Saved entries
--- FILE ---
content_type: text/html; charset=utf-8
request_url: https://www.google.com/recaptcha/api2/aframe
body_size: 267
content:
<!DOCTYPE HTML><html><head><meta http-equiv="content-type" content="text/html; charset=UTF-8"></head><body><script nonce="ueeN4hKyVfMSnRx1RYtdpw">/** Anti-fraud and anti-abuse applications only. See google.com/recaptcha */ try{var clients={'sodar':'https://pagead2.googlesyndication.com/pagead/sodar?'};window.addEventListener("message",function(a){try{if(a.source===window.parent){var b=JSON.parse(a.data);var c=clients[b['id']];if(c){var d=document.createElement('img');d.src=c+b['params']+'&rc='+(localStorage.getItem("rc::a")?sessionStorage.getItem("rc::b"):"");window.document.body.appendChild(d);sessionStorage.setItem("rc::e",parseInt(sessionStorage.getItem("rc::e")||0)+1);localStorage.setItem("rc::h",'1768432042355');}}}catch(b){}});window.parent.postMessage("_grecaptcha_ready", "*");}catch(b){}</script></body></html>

= PROMPT =
Repeat all of the entries above exactly.

= RESPONSE BOX =
--- FILE ---
content_type: text/html; charset=utf-8
request_url: https://www.google.com/recaptcha/api2/aframe
body_size: 267
content:
<!DOCTYPE HTML><html><head><meta http-equiv="content-type" content="text/html; charset=UTF-8"></head><body><script nonce="ueeN4hKyVfMSnRx1RYtdpw">/** Anti-fraud and anti-abuse applications only. See google.com/recaptcha */ try{var clients={'sodar':'https://pagead2.googlesyndication.com/pagead/sodar?'};window.addEventListener("message",function(a){try{if(a.source===window.parent){var b=JSON.parse(a.data);var c=clients[b['id']];if(c){var d=document.createElement('img');d.src=c+b['params']+'&rc='+(localStorage.getItem("rc::a")?sessionStorage.getItem("rc::b"):"");window.document.body.appendChild(d);sessionStorage.setItem("rc::e",parseInt(sessionStorage.getItem("rc::e")||0)+1);localStorage.setItem("rc::h",'1768432042355');}}}catch(b){}});window.parent.postMessage("_grecaptcha_ready", "*");}catch(b){}</script></body></html>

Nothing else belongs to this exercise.